La résine synthétique PJ1 TrackBite a été utilisée dans les virages sur diverses pistes pour augmenter l’adhérence offerte par la surface, contribuant ainsi à améliorer la course en NASCAR en permettant aux voitures de parcourir plusieurs rainures et en créant plus d’action côte à côte.
Le PJ1 a été appliqué au Texas Motor Speedway en novembre dernier avant l’AAA Texas 500, et bien que son effet aurait dû se dissiper depuis longtemps au cours des sept derniers mois, il a eu un effet d’entraînement pour IndyCar samedi dernier, où plusieurs conducteurs ont estimé qu’ils traitaient avec une piste de course «à une rainure» en raison de la nature glissante des zones où PJ1 avait été appliqué.
Gossage a expliqué à Motorsport.com: «L’utilisation du PJ1 est déterminée par ce qui était auparavant le conseil des conducteurs de NASCAR et NASCAR. Ils déterminent si elle sera utilisée et où elle doit être appliquée. Si plus est ajouté le week-end de course, ce qui se produit sur certaines pistes, il est déterminé par ce groupe. La piste n’a pas grand chose à dire…

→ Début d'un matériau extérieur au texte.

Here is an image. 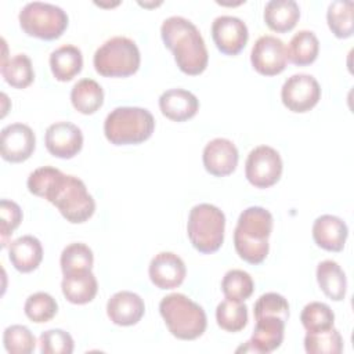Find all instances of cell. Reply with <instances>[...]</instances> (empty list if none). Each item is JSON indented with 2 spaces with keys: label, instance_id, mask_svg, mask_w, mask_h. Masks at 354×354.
I'll return each instance as SVG.
<instances>
[{
  "label": "cell",
  "instance_id": "cell-1",
  "mask_svg": "<svg viewBox=\"0 0 354 354\" xmlns=\"http://www.w3.org/2000/svg\"><path fill=\"white\" fill-rule=\"evenodd\" d=\"M160 36L174 54L176 64L185 75H201L209 61L207 48L199 29L184 17H169L162 22Z\"/></svg>",
  "mask_w": 354,
  "mask_h": 354
},
{
  "label": "cell",
  "instance_id": "cell-2",
  "mask_svg": "<svg viewBox=\"0 0 354 354\" xmlns=\"http://www.w3.org/2000/svg\"><path fill=\"white\" fill-rule=\"evenodd\" d=\"M272 231V214L261 206L245 209L234 231V246L239 257L250 264H260L268 254V238Z\"/></svg>",
  "mask_w": 354,
  "mask_h": 354
},
{
  "label": "cell",
  "instance_id": "cell-3",
  "mask_svg": "<svg viewBox=\"0 0 354 354\" xmlns=\"http://www.w3.org/2000/svg\"><path fill=\"white\" fill-rule=\"evenodd\" d=\"M160 315L169 332L181 340H194L206 330L205 310L183 293H170L159 303Z\"/></svg>",
  "mask_w": 354,
  "mask_h": 354
},
{
  "label": "cell",
  "instance_id": "cell-4",
  "mask_svg": "<svg viewBox=\"0 0 354 354\" xmlns=\"http://www.w3.org/2000/svg\"><path fill=\"white\" fill-rule=\"evenodd\" d=\"M155 130L152 113L140 106H119L111 111L104 122L106 140L113 145L140 144Z\"/></svg>",
  "mask_w": 354,
  "mask_h": 354
},
{
  "label": "cell",
  "instance_id": "cell-5",
  "mask_svg": "<svg viewBox=\"0 0 354 354\" xmlns=\"http://www.w3.org/2000/svg\"><path fill=\"white\" fill-rule=\"evenodd\" d=\"M44 199L54 205L59 213L73 224L87 221L95 210V202L88 194L84 183L75 176L64 174L62 171L47 191Z\"/></svg>",
  "mask_w": 354,
  "mask_h": 354
},
{
  "label": "cell",
  "instance_id": "cell-6",
  "mask_svg": "<svg viewBox=\"0 0 354 354\" xmlns=\"http://www.w3.org/2000/svg\"><path fill=\"white\" fill-rule=\"evenodd\" d=\"M225 216L214 205L199 203L189 210L187 232L192 246L205 254L214 253L224 241Z\"/></svg>",
  "mask_w": 354,
  "mask_h": 354
},
{
  "label": "cell",
  "instance_id": "cell-7",
  "mask_svg": "<svg viewBox=\"0 0 354 354\" xmlns=\"http://www.w3.org/2000/svg\"><path fill=\"white\" fill-rule=\"evenodd\" d=\"M140 50L134 40L124 36L108 39L97 48L93 62L95 71L105 77H127L140 68Z\"/></svg>",
  "mask_w": 354,
  "mask_h": 354
},
{
  "label": "cell",
  "instance_id": "cell-8",
  "mask_svg": "<svg viewBox=\"0 0 354 354\" xmlns=\"http://www.w3.org/2000/svg\"><path fill=\"white\" fill-rule=\"evenodd\" d=\"M22 30L41 40L58 39L68 26L66 12L50 3L30 1L22 7L18 15Z\"/></svg>",
  "mask_w": 354,
  "mask_h": 354
},
{
  "label": "cell",
  "instance_id": "cell-9",
  "mask_svg": "<svg viewBox=\"0 0 354 354\" xmlns=\"http://www.w3.org/2000/svg\"><path fill=\"white\" fill-rule=\"evenodd\" d=\"M282 166V159L277 149L268 145H259L246 158L245 176L253 187L268 188L281 178Z\"/></svg>",
  "mask_w": 354,
  "mask_h": 354
},
{
  "label": "cell",
  "instance_id": "cell-10",
  "mask_svg": "<svg viewBox=\"0 0 354 354\" xmlns=\"http://www.w3.org/2000/svg\"><path fill=\"white\" fill-rule=\"evenodd\" d=\"M283 105L296 113L313 109L321 98V87L317 79L307 73H296L288 77L281 90Z\"/></svg>",
  "mask_w": 354,
  "mask_h": 354
},
{
  "label": "cell",
  "instance_id": "cell-11",
  "mask_svg": "<svg viewBox=\"0 0 354 354\" xmlns=\"http://www.w3.org/2000/svg\"><path fill=\"white\" fill-rule=\"evenodd\" d=\"M250 62L256 72L264 76H275L286 68L288 53L283 41L266 35L256 40L250 53Z\"/></svg>",
  "mask_w": 354,
  "mask_h": 354
},
{
  "label": "cell",
  "instance_id": "cell-12",
  "mask_svg": "<svg viewBox=\"0 0 354 354\" xmlns=\"http://www.w3.org/2000/svg\"><path fill=\"white\" fill-rule=\"evenodd\" d=\"M36 147L33 130L24 123H11L0 133L1 158L11 163H19L30 158Z\"/></svg>",
  "mask_w": 354,
  "mask_h": 354
},
{
  "label": "cell",
  "instance_id": "cell-13",
  "mask_svg": "<svg viewBox=\"0 0 354 354\" xmlns=\"http://www.w3.org/2000/svg\"><path fill=\"white\" fill-rule=\"evenodd\" d=\"M212 37L223 54L236 55L246 46L249 32L242 19L232 15H220L212 24Z\"/></svg>",
  "mask_w": 354,
  "mask_h": 354
},
{
  "label": "cell",
  "instance_id": "cell-14",
  "mask_svg": "<svg viewBox=\"0 0 354 354\" xmlns=\"http://www.w3.org/2000/svg\"><path fill=\"white\" fill-rule=\"evenodd\" d=\"M47 151L61 159H71L83 147L82 130L71 122H57L47 127L44 134Z\"/></svg>",
  "mask_w": 354,
  "mask_h": 354
},
{
  "label": "cell",
  "instance_id": "cell-15",
  "mask_svg": "<svg viewBox=\"0 0 354 354\" xmlns=\"http://www.w3.org/2000/svg\"><path fill=\"white\" fill-rule=\"evenodd\" d=\"M239 153L235 144L227 138H214L206 144L202 153L203 166L216 177L231 174L238 165Z\"/></svg>",
  "mask_w": 354,
  "mask_h": 354
},
{
  "label": "cell",
  "instance_id": "cell-16",
  "mask_svg": "<svg viewBox=\"0 0 354 354\" xmlns=\"http://www.w3.org/2000/svg\"><path fill=\"white\" fill-rule=\"evenodd\" d=\"M148 274L156 288L174 289L183 283L187 268L181 257L176 253L160 252L151 260Z\"/></svg>",
  "mask_w": 354,
  "mask_h": 354
},
{
  "label": "cell",
  "instance_id": "cell-17",
  "mask_svg": "<svg viewBox=\"0 0 354 354\" xmlns=\"http://www.w3.org/2000/svg\"><path fill=\"white\" fill-rule=\"evenodd\" d=\"M286 321L278 317H261L256 319V326L253 335L245 347L239 350L252 353H272L277 350L282 340L285 332Z\"/></svg>",
  "mask_w": 354,
  "mask_h": 354
},
{
  "label": "cell",
  "instance_id": "cell-18",
  "mask_svg": "<svg viewBox=\"0 0 354 354\" xmlns=\"http://www.w3.org/2000/svg\"><path fill=\"white\" fill-rule=\"evenodd\" d=\"M145 313L144 300L134 292H116L106 303V314L109 319L120 326L136 325Z\"/></svg>",
  "mask_w": 354,
  "mask_h": 354
},
{
  "label": "cell",
  "instance_id": "cell-19",
  "mask_svg": "<svg viewBox=\"0 0 354 354\" xmlns=\"http://www.w3.org/2000/svg\"><path fill=\"white\" fill-rule=\"evenodd\" d=\"M347 235L348 228L337 216L322 214L313 224L314 242L328 252H340L344 248Z\"/></svg>",
  "mask_w": 354,
  "mask_h": 354
},
{
  "label": "cell",
  "instance_id": "cell-20",
  "mask_svg": "<svg viewBox=\"0 0 354 354\" xmlns=\"http://www.w3.org/2000/svg\"><path fill=\"white\" fill-rule=\"evenodd\" d=\"M162 113L174 122H185L194 118L199 109L198 98L188 90L170 88L159 97Z\"/></svg>",
  "mask_w": 354,
  "mask_h": 354
},
{
  "label": "cell",
  "instance_id": "cell-21",
  "mask_svg": "<svg viewBox=\"0 0 354 354\" xmlns=\"http://www.w3.org/2000/svg\"><path fill=\"white\" fill-rule=\"evenodd\" d=\"M8 259L15 270L30 272L39 267L43 260V248L33 235H22L8 246Z\"/></svg>",
  "mask_w": 354,
  "mask_h": 354
},
{
  "label": "cell",
  "instance_id": "cell-22",
  "mask_svg": "<svg viewBox=\"0 0 354 354\" xmlns=\"http://www.w3.org/2000/svg\"><path fill=\"white\" fill-rule=\"evenodd\" d=\"M65 299L72 304L90 303L98 290V283L91 271L65 274L61 282Z\"/></svg>",
  "mask_w": 354,
  "mask_h": 354
},
{
  "label": "cell",
  "instance_id": "cell-23",
  "mask_svg": "<svg viewBox=\"0 0 354 354\" xmlns=\"http://www.w3.org/2000/svg\"><path fill=\"white\" fill-rule=\"evenodd\" d=\"M300 18V8L295 0H271L264 7L266 25L278 33L292 30Z\"/></svg>",
  "mask_w": 354,
  "mask_h": 354
},
{
  "label": "cell",
  "instance_id": "cell-24",
  "mask_svg": "<svg viewBox=\"0 0 354 354\" xmlns=\"http://www.w3.org/2000/svg\"><path fill=\"white\" fill-rule=\"evenodd\" d=\"M50 68L53 76L59 82H69L80 73L83 68V55L80 48L65 44L54 50L50 55Z\"/></svg>",
  "mask_w": 354,
  "mask_h": 354
},
{
  "label": "cell",
  "instance_id": "cell-25",
  "mask_svg": "<svg viewBox=\"0 0 354 354\" xmlns=\"http://www.w3.org/2000/svg\"><path fill=\"white\" fill-rule=\"evenodd\" d=\"M317 282L329 299L340 301L346 296L347 278L342 267L333 260H324L317 267Z\"/></svg>",
  "mask_w": 354,
  "mask_h": 354
},
{
  "label": "cell",
  "instance_id": "cell-26",
  "mask_svg": "<svg viewBox=\"0 0 354 354\" xmlns=\"http://www.w3.org/2000/svg\"><path fill=\"white\" fill-rule=\"evenodd\" d=\"M71 102L77 112L91 115L102 106L104 90L95 80L82 79L72 87Z\"/></svg>",
  "mask_w": 354,
  "mask_h": 354
},
{
  "label": "cell",
  "instance_id": "cell-27",
  "mask_svg": "<svg viewBox=\"0 0 354 354\" xmlns=\"http://www.w3.org/2000/svg\"><path fill=\"white\" fill-rule=\"evenodd\" d=\"M288 58L299 66H306L313 64L319 53V41L314 32L311 30H299L289 41Z\"/></svg>",
  "mask_w": 354,
  "mask_h": 354
},
{
  "label": "cell",
  "instance_id": "cell-28",
  "mask_svg": "<svg viewBox=\"0 0 354 354\" xmlns=\"http://www.w3.org/2000/svg\"><path fill=\"white\" fill-rule=\"evenodd\" d=\"M353 1L350 0H336L332 1L326 11L328 26L332 33L339 39H347L353 36L354 22H353Z\"/></svg>",
  "mask_w": 354,
  "mask_h": 354
},
{
  "label": "cell",
  "instance_id": "cell-29",
  "mask_svg": "<svg viewBox=\"0 0 354 354\" xmlns=\"http://www.w3.org/2000/svg\"><path fill=\"white\" fill-rule=\"evenodd\" d=\"M4 80L14 88H25L35 79L32 61L26 54H17L1 64Z\"/></svg>",
  "mask_w": 354,
  "mask_h": 354
},
{
  "label": "cell",
  "instance_id": "cell-30",
  "mask_svg": "<svg viewBox=\"0 0 354 354\" xmlns=\"http://www.w3.org/2000/svg\"><path fill=\"white\" fill-rule=\"evenodd\" d=\"M304 348L308 354H340L343 351V337L333 326L319 332H307Z\"/></svg>",
  "mask_w": 354,
  "mask_h": 354
},
{
  "label": "cell",
  "instance_id": "cell-31",
  "mask_svg": "<svg viewBox=\"0 0 354 354\" xmlns=\"http://www.w3.org/2000/svg\"><path fill=\"white\" fill-rule=\"evenodd\" d=\"M216 319L221 329L227 332H239L248 324V307L243 301L225 299L216 308Z\"/></svg>",
  "mask_w": 354,
  "mask_h": 354
},
{
  "label": "cell",
  "instance_id": "cell-32",
  "mask_svg": "<svg viewBox=\"0 0 354 354\" xmlns=\"http://www.w3.org/2000/svg\"><path fill=\"white\" fill-rule=\"evenodd\" d=\"M94 261L93 250L82 243V242H75L68 245L62 253H61V270L65 274H72V272H79V271H91Z\"/></svg>",
  "mask_w": 354,
  "mask_h": 354
},
{
  "label": "cell",
  "instance_id": "cell-33",
  "mask_svg": "<svg viewBox=\"0 0 354 354\" xmlns=\"http://www.w3.org/2000/svg\"><path fill=\"white\" fill-rule=\"evenodd\" d=\"M221 290L225 299L234 301H243L249 299L254 290L252 277L243 270H230L221 281Z\"/></svg>",
  "mask_w": 354,
  "mask_h": 354
},
{
  "label": "cell",
  "instance_id": "cell-34",
  "mask_svg": "<svg viewBox=\"0 0 354 354\" xmlns=\"http://www.w3.org/2000/svg\"><path fill=\"white\" fill-rule=\"evenodd\" d=\"M300 321L307 332H319L333 326L335 314L328 304L311 301L301 310Z\"/></svg>",
  "mask_w": 354,
  "mask_h": 354
},
{
  "label": "cell",
  "instance_id": "cell-35",
  "mask_svg": "<svg viewBox=\"0 0 354 354\" xmlns=\"http://www.w3.org/2000/svg\"><path fill=\"white\" fill-rule=\"evenodd\" d=\"M26 317L36 322L43 324L53 319L58 311V304L55 299L46 292H36L30 295L24 306Z\"/></svg>",
  "mask_w": 354,
  "mask_h": 354
},
{
  "label": "cell",
  "instance_id": "cell-36",
  "mask_svg": "<svg viewBox=\"0 0 354 354\" xmlns=\"http://www.w3.org/2000/svg\"><path fill=\"white\" fill-rule=\"evenodd\" d=\"M4 348L11 354H29L36 347V339L29 328L24 325H11L3 333Z\"/></svg>",
  "mask_w": 354,
  "mask_h": 354
},
{
  "label": "cell",
  "instance_id": "cell-37",
  "mask_svg": "<svg viewBox=\"0 0 354 354\" xmlns=\"http://www.w3.org/2000/svg\"><path fill=\"white\" fill-rule=\"evenodd\" d=\"M253 314L256 319L261 317H278L283 321H288L289 303L282 295L275 292H268L261 295L257 299V301L254 303Z\"/></svg>",
  "mask_w": 354,
  "mask_h": 354
},
{
  "label": "cell",
  "instance_id": "cell-38",
  "mask_svg": "<svg viewBox=\"0 0 354 354\" xmlns=\"http://www.w3.org/2000/svg\"><path fill=\"white\" fill-rule=\"evenodd\" d=\"M39 343L43 354H71L75 346L72 336L62 329H48L43 332Z\"/></svg>",
  "mask_w": 354,
  "mask_h": 354
},
{
  "label": "cell",
  "instance_id": "cell-39",
  "mask_svg": "<svg viewBox=\"0 0 354 354\" xmlns=\"http://www.w3.org/2000/svg\"><path fill=\"white\" fill-rule=\"evenodd\" d=\"M0 232H1V245L3 248L7 246V238L12 234V231L21 224L22 221V210L18 203L1 199L0 202Z\"/></svg>",
  "mask_w": 354,
  "mask_h": 354
},
{
  "label": "cell",
  "instance_id": "cell-40",
  "mask_svg": "<svg viewBox=\"0 0 354 354\" xmlns=\"http://www.w3.org/2000/svg\"><path fill=\"white\" fill-rule=\"evenodd\" d=\"M61 170L53 166H41L33 170L28 177V189L30 194L44 198L48 188L53 185Z\"/></svg>",
  "mask_w": 354,
  "mask_h": 354
}]
</instances>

«Le Texas a de l’asphalte vieux de trois ans et le nouvel asphalte ne développe pas de voies multiples. Puisque les conducteurs collent au fond, aucun caoutchouc n’est travaillé plus haut que la rainure inférieure. Ils préfèrent donc que le PJ1 soit utilisé plus haut dans les virages pour les aider à rester plus haut.
«D’après ce qu’ils me disent, la chaleur active le PJ1, que ce soit le soleil ou les pneus chauds. Aucun n’a été appliqué sur la piste depuis novembre et nous avons beaucoup utilisé un tracteur avec une brosse la semaine dernière, ce qui est toujours le cas pour toute la piste. C’est une routine pour nous de nettoyer et de préparer la piste.
« Mais [PJ1] tache la piste. James Hinchcliffe m’a suggéré que c’était la couleur et non une substance sur l’asphalte qui faisait la différence. Il a dit que la zone non traitée est beaucoup plus claire, donc elle reste plus froide que la surface sombre et traitée. »
Lorsqu’on lui a demandé si ce serait un coût énorme pour résoudre le problème, Gossage a répondu: «Nous ne laissons jamais quelque chose comme le coût entraver une course. Cependant, je ne sais pas que nous aurions pu éliminer la tache noire de l’asphalte, malgré tout. Cela peut simplement prendre du temps pour oxyder ou blanchir la couleur de l’asphalte. »
Malgré cela, l’absence de fans et le fait que Chip Ganassi Racing avait une configuration clairement supérieure à ses principaux rivaux dans la nuit, Gossage a estimé que le Genesys 300 avait été un succès.
«Entrer dans samedi était risqué», a-t-il observé. «Pas de test hors saison ici, première course avec l’aéroscreen, pas de test de pneus… Si quelqu’un – disons, Scott Dixon – a réalisé une excellente configuration, la course pourrait être une éruption. Mais si personne n’avait une configuration parfaite, cela aurait pu être un brûleur de grange. On ne sait jamais.
«Mais le seul moyen sûr de le faire en raison de Covid-19 était de ne pas avoir la possibilité pour les conducteurs d’obtenir le temps de siège et de se fier aux données antérieures sur les pneus. Les essais, les qualifications et la course devaient être compactés en une seule journée.
«Et à la fin, au crédit de tout le monde, nous avons eu un événement réussi. Ce n’était peut-être pas un succès artistique, mais c’était un succès. Nous avons fait revivre le commerce grâce au sport et c’est pourquoi nous l’avons fait; c’était le point. Même avec ces inconnues, nous avons tous dû sauter de la falaise ensemble. Même si nous ne savions pas quel serait le résultat, nous avons sauté, pour le bien du sport.
« IndyCar 2020 a fait ses premiers pas réels samedi dernier, et maintenant il est en route. »
La deuxième manche de la saison de 14 courses sera le Grand Prix GMR d’Indianapolis, sur le parcours IMS le 4 juillet, un week-end à double facture avec NASCAR.